RexGrossmanSpiral | January 24, 2012 at 3:39 pm

Seeing Jen Rubin’s tweets the past couple weeks has been hilarious.

holmes tuttle | January 24, 2012 at 3:56 pm

Just who would they recruit?

Lets look at the contenders:

Christie: Because all the people who can’t stand Romney will of course immediately go for his biggest cheerleader.

Rubio: Too new. Would be a total joke. They back a guy who just showed up in the Senate last year, come on. ALso FL was a natural state for him to enter in as the favorite son and future states aren’t as favorable. Don’t see him doing it anyway, I think he wants to preserve his options for 2016 and 2020.

Daniels: No one knows who he is. He could knock on the door of any conservative or republican outside IN and they’d go “can I help you?”. When they floated him back in Apr/May conservatives were largely unimpressed and Rush Limbaugh in particular went out of his way to go after him. the social truce comment will be harmful. If possible, he’s even more boring and uninspiring than Romney is. Has that weird marital background, may as well stick with Newt on that score.
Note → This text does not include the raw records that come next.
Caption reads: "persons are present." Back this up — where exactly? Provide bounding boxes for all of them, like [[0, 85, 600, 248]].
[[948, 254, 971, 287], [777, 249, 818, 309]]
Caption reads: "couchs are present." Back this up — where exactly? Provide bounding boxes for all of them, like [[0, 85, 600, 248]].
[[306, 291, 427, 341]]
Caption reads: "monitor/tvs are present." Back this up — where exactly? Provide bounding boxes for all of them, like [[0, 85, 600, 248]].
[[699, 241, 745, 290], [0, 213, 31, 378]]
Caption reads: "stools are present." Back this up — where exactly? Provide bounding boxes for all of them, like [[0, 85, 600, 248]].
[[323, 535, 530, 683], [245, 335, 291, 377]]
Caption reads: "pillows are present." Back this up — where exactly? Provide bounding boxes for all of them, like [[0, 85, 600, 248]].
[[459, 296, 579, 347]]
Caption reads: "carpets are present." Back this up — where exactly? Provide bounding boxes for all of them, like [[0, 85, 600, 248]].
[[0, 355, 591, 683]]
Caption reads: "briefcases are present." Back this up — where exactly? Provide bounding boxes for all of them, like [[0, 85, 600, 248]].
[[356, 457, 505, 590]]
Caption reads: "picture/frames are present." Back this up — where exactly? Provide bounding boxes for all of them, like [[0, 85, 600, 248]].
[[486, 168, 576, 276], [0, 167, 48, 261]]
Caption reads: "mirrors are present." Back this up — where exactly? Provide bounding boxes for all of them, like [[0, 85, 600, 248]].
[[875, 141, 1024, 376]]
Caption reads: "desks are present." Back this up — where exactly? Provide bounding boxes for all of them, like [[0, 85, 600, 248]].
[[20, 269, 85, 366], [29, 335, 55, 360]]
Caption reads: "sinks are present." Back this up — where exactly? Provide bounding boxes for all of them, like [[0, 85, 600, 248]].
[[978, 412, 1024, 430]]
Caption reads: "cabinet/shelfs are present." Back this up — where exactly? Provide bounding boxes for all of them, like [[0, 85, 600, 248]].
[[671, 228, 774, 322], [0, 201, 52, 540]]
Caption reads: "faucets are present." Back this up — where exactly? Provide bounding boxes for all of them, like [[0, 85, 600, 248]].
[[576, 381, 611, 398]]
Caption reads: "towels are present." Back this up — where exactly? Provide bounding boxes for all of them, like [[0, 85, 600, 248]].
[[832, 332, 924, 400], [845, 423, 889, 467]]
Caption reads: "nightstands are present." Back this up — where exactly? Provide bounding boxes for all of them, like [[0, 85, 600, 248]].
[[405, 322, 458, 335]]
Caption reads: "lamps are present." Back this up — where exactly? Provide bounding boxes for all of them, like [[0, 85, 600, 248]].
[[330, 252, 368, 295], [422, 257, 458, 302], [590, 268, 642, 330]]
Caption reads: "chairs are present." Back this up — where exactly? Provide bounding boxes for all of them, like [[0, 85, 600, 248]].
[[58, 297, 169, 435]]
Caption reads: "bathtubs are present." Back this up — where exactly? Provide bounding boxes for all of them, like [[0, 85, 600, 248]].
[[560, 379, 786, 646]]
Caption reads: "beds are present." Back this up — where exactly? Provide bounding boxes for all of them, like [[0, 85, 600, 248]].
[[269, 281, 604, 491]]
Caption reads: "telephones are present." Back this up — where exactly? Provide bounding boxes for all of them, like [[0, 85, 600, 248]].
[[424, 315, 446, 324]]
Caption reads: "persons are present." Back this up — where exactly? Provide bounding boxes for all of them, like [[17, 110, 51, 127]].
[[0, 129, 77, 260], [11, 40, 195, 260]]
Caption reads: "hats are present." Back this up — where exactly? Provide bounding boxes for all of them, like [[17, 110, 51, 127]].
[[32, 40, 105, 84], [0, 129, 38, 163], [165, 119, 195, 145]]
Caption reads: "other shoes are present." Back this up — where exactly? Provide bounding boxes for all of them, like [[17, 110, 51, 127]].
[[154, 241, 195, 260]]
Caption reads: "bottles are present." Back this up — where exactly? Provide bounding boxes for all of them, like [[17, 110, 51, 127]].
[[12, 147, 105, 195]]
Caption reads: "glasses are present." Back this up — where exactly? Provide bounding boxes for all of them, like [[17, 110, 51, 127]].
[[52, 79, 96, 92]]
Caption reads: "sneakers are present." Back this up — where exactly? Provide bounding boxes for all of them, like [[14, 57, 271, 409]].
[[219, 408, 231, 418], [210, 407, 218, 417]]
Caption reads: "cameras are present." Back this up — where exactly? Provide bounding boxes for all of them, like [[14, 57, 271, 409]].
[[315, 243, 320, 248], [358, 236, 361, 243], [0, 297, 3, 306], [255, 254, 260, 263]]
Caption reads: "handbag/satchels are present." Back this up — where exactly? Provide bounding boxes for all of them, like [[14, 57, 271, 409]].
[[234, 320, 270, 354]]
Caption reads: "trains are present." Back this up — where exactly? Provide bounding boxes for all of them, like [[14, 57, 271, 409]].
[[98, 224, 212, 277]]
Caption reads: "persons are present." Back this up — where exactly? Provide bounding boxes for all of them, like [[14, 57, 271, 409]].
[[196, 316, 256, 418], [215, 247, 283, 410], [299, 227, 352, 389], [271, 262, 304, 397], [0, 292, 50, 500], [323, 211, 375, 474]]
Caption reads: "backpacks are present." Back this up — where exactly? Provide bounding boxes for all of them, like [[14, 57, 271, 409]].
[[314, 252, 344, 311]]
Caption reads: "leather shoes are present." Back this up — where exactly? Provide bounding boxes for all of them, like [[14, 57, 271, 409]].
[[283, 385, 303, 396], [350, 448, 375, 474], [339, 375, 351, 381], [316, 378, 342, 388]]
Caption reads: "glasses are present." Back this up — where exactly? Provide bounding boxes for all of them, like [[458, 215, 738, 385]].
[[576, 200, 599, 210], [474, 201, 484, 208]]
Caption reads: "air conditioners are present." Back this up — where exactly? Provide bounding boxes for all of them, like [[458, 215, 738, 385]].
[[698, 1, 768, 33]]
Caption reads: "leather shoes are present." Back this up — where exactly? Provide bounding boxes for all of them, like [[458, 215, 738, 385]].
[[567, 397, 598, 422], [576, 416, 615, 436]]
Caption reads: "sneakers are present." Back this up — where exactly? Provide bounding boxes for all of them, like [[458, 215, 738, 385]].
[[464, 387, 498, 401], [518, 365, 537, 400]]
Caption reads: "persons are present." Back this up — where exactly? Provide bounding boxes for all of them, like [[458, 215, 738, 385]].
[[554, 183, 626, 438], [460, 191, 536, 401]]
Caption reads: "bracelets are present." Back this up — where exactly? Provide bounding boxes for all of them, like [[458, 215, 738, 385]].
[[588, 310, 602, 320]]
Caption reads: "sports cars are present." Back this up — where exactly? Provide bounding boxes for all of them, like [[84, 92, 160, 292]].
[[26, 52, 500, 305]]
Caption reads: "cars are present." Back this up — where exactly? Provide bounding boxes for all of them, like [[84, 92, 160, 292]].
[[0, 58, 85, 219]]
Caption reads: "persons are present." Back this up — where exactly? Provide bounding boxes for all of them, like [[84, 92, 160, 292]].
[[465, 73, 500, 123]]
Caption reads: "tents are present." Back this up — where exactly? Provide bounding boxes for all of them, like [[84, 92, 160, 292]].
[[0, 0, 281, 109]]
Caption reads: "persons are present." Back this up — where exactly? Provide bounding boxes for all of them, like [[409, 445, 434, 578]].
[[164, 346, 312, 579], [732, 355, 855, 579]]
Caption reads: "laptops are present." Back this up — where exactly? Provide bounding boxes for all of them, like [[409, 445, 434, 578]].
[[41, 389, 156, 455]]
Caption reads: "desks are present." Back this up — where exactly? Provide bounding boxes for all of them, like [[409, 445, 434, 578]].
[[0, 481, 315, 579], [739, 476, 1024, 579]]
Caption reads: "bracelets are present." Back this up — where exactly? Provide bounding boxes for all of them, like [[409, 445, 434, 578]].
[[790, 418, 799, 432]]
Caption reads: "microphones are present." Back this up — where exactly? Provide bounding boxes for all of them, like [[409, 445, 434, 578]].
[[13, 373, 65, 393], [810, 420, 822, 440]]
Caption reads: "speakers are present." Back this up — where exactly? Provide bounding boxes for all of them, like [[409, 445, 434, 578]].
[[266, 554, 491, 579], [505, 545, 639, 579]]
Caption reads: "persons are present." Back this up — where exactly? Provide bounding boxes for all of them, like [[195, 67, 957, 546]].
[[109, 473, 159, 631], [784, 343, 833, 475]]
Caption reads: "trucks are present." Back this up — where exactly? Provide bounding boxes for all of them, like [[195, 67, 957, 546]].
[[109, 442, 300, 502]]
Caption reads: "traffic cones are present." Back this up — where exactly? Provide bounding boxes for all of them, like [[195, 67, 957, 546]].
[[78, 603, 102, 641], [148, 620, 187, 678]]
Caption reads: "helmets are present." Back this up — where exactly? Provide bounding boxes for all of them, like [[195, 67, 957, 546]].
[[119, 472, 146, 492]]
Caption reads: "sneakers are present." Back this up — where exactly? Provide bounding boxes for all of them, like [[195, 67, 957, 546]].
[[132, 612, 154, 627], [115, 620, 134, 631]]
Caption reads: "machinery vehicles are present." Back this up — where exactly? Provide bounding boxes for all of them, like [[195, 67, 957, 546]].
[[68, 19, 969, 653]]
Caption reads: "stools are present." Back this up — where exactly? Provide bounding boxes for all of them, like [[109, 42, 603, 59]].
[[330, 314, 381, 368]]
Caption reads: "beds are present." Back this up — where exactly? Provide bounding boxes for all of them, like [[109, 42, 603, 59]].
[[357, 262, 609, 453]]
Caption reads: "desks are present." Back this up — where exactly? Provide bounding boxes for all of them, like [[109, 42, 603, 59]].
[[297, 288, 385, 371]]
Has an arab background that I doubt will go over well with conservatives. And, lets face it he’s 5’5″ and very slender/effete looking. I don’t think that will go over well or fly. He won’t be able to get on any ballots until late Apr by which point Newt will have racked up tons of delegates. He may fly in the northeast states like DE, CT, RI, NY, NJ, PA. But look at these state KY, AR, WV, NC, TX. I just don’t see Daniels. People will see how boring and milquetoast he is tonight after the SOTU.

Jindal: No, for many of the same reasons above. I just don’t see him as Presidential.

Ryan: Has said no many times. Also rather uncharismatic and uninspiring on the stump. Largely unknown outisde WI. No executive/leadership experience of any kind. Also, after Romney and the establishment touting his private sector and business exp and bashing Newt as an insider and career politician they’re honestly going to go with an actual career politician who has been in Congress since 1999 and has no real private sector exp? Yeah, that’ll go over well.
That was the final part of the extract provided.